金属のバックルが、頑丈な車輪を完璧に固定した。
「よし、これで街道の町までは、問題なく走れるはずです」
「おお……なんという手際の良さ!あんた、ただの森人じゃねえな!」
バロンは、俺の応急処置とリディアの怪力に、ただただ感心するばかりだった。
拠点に招き、お茶を一杯ご馳走すると、バロンは「この御恩は、必ずや」と言って、荷台から商品をいくつか取り出した。
だが、この世界の通貨を持たない俺は、丁重にそれを断り、代わりに一つの提案をした。
「もしよろしければ、俺の作ったものと、いくつか交換しませんか?いわゆる、物々交換です」
「物々交換、とな?ほう、面白い!」
俺が差し出したのは、先日作ったばかりの『キバいのししの燻製』と、瓶詰の『特製ベリーソース』だ。
バロンは、半信半疑で、その黒光りする肉の塊を一切れ口に運んだ。
次の瞬間。彼の顔が、驚愕と、そして歓喜に染まる。
「う……うまい!なんじゃこりゃあ!噛むほどに旨味が溢れ出して、この鼻に抜ける豊かな香り……!こんな逸品、王都の高級店でもお目にかかれねえぞ!」
興奮したバロンは、ぜひ取引したいと、次々と荷台から荷物を下ろし始めた。
俺たちが選んだのは、これからの生活を劇的に変える、最高の品々だった。
まず、赤みがかった美しい**『岩塩の塊』**。
次に、ずっしりと重い**『小麦の袋』**。
そして、何より欲しかった、黒光りする頑丈な**『鉄製の大鍋』**だ。
「こんなもので、本当にいいのかい?この燻製なら、もっと高く売れるぞ?」
「ええ、俺たちにとっては、金貨よりも価値があるものですから」
俺たちのやり取りを見て、バロンは何かを察したように、にやりと笑った。
その時、俺がふと「実は、さっき温泉を見つけたんですよ」と話すと、バロンは「そいつは面白い!」と膝を叩き、荷台の奥から、粘り気のある黒い液体が入った壺を取り出した。
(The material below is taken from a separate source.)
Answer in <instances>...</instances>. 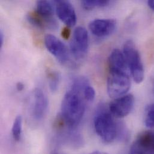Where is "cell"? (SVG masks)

「おっと、これも忘れるところだった。売れ残っちまった**『防水用の木タール』**だ。湯船を作るなら、こいつは必需品だろう?これも、さっきの燻製のおまけってことで、持っていきな!」
「え、いいんですか!?」
「おうよ!困ったときはお互い様、だろ?」
バロンは、最高の笑顔でそう言うと、「この道はまた数ヶ月後に通るから、その時はまた最高の燻製を頼むぜ!」と手を振り、元気に森を出て行った。
残された俺たちの前には、新しい食材と、頑丈な大鍋、そして、次なる大プロジェクトへの、最高のキーアイテム。
リディアも、シラタマも、そして俺も、これから始まる新しい生活への期待に、胸を膨らませていた。
「よし!」
俺は、鉄の大鍋を撫でながら、最高の笑顔で宣言した。